- PROVIDED MATERIAL:
- - -
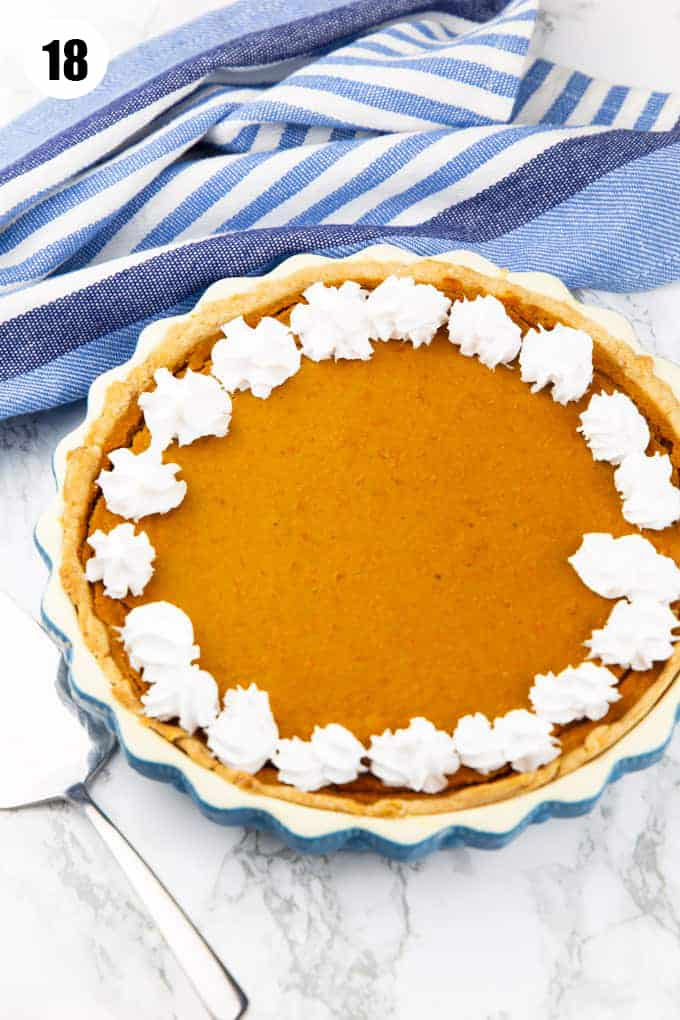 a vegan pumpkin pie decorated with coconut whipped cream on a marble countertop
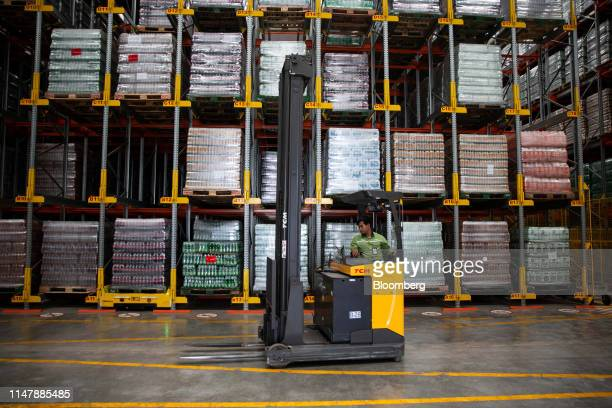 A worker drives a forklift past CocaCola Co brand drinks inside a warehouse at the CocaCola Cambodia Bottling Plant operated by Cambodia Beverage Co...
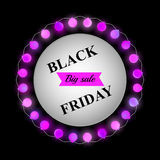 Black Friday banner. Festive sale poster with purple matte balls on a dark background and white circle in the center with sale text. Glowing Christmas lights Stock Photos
- - -
- PROBLEM TO SOLVE: Repeat the listing above exactly from its first line to the line containing "A worker drives", both included, and omit the pictures.

- OUTPUT FOR THIS EXERCISE:
 a vegan pumpkin pie decorated with coconut whipped cream on a marble countertop
 A worker drives a forklift past CocaCola Co brand drinks inside a warehouse at the CocaCola Cambodia Bottling Plant operated by Cambodia Beverage Co...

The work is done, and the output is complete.